DCSIMG

Rupert Murdoch’s ‘maybe’ could spell end for Page 3

Rupert Murdoch has cast doubt on the future of Page 3. Picture: Neil Hanna

Rupert Murdoch has cast doubt on the future of Page 3. Picture: Neil Hanna

  • by EMMA COWING
 

THE campaign to end the practice of publishing pictures of naked women in Britain’s tabloids has a motto. “No More Page 3,” it declares. “Because boobs aren’t news.”

In the past week, however, boobs – specifically the ones that feature on the third page of Britain’s most popular tabloid – have indeed been news, after Karen Mason, a Twitter user with less than 150 followers, tweeted the Sun’s owner Rupert Murdoch to demand the 43-year-old “institution” be abolished.

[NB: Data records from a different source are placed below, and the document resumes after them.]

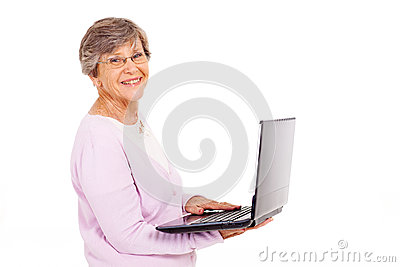 Elderly woman laptop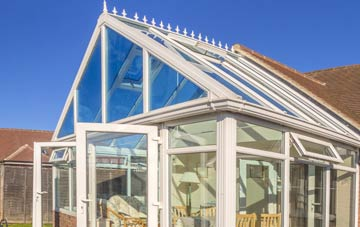 conservatory roof insulation costs Newtownabbey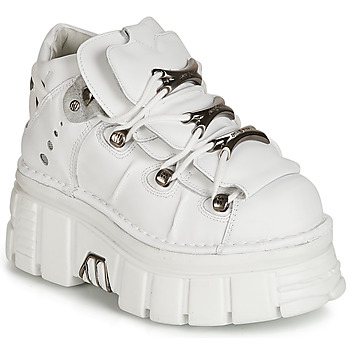 Schoenen Dames Laarzen New Rock ROCKY Wit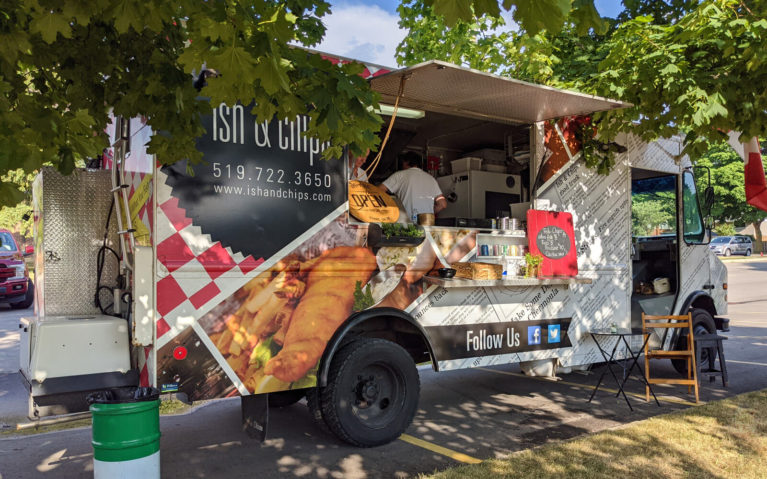 White Ish & Chips Food Truck with Photo of Fish and Chips on It :: I've Been Bit! Travel Blog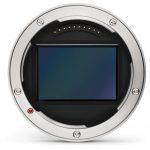Полнокадровая Leica CM с улучшенным датчиком изображения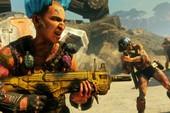 Mừng tuổi game thủ, Epic Games Store phát tặng miễn phí bom tấn AAA Rage 2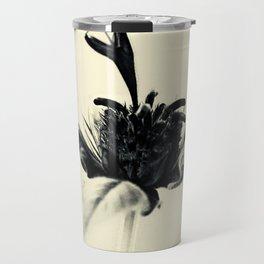 Bee Balm Travel Mug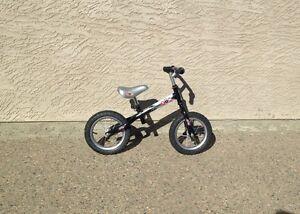 "Balance Bike - 12"" Tires"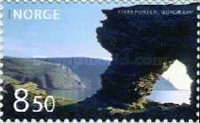 [Tourism Self - Adhesive Stamps, Typ ARF]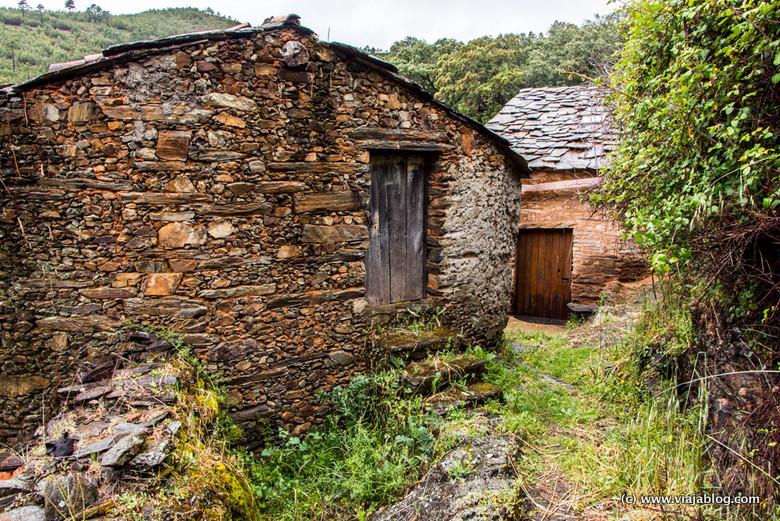 Casas de pizarra, Las Hurdes, Cáceres, Extremadura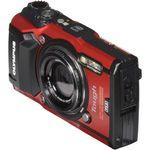 Olympus-TG-5-Red---8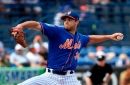 Mets roster projection: Steven Matz makes it, Hansel Robles loses spot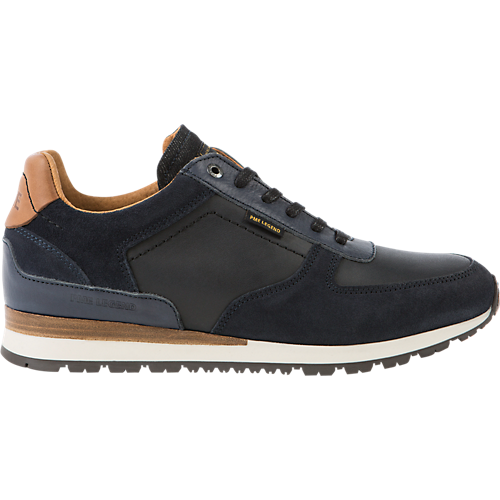 SPARTAN LEATHER SNEAKERS
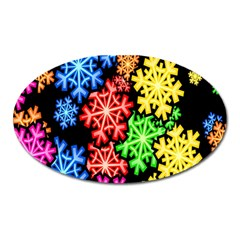 Colourful Snowflake Wallpaper Pattern Oval Magnet by Nexatart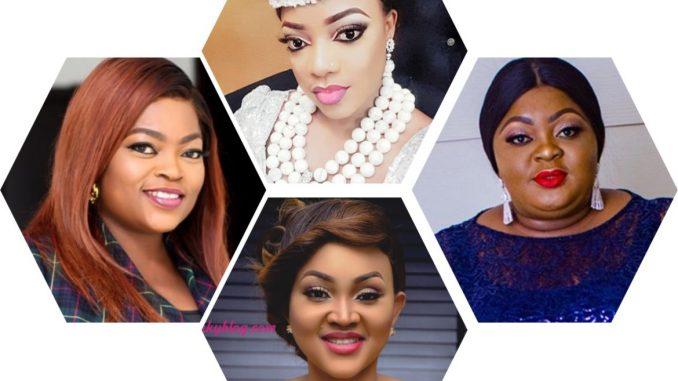Who Is The Richest Yoruba Actress?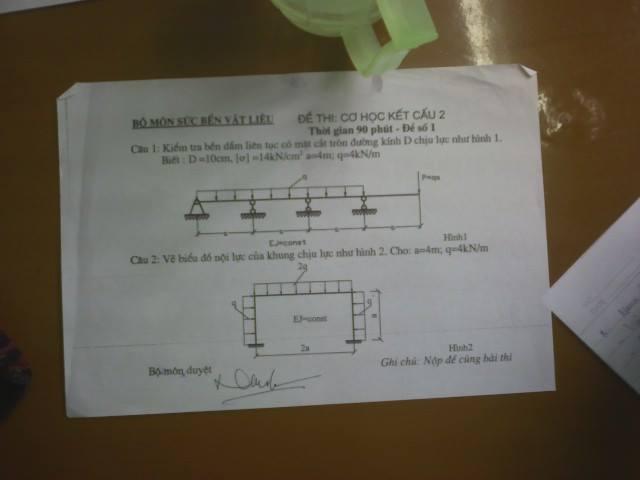 Đề thi môn học Cơ học kết cấu 2 1011054 466984043429704 1707961504 n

Much to everyone’s surprise, not least Mason’s own, Murdoch replied to her, declaring: “You maybe right, don’t know but considering. Perhaps halfway house with glamorous fashionistas.”

Brushing aside the fact that the 81-year-old media mogul doesn’t know his mays from his “maybe”s this is, so to speak, big boobs news. As much a part of British culture for the past 43 years as builders’ tea and queuing politely, Page 3 has always staunchly ­defended its right to publish daily pictures of topless women in a national newspaper.

Just last year Dominic Mohan, the editor of the Sun, declared at the ­Leveson Inquiry that Page 3 women are “good role models”, who are “very healthy”, defending the use of semi-naked­ women on one of the paper’s most prominent pages because it ­promoted “natural beauty”.

But while it is true that the girls used on the page are far from the wan-looking waifs who populate the fashion pages of glossy women’s ­magazines, it is the message their half-naked bodies send out that concerns ­campaigners.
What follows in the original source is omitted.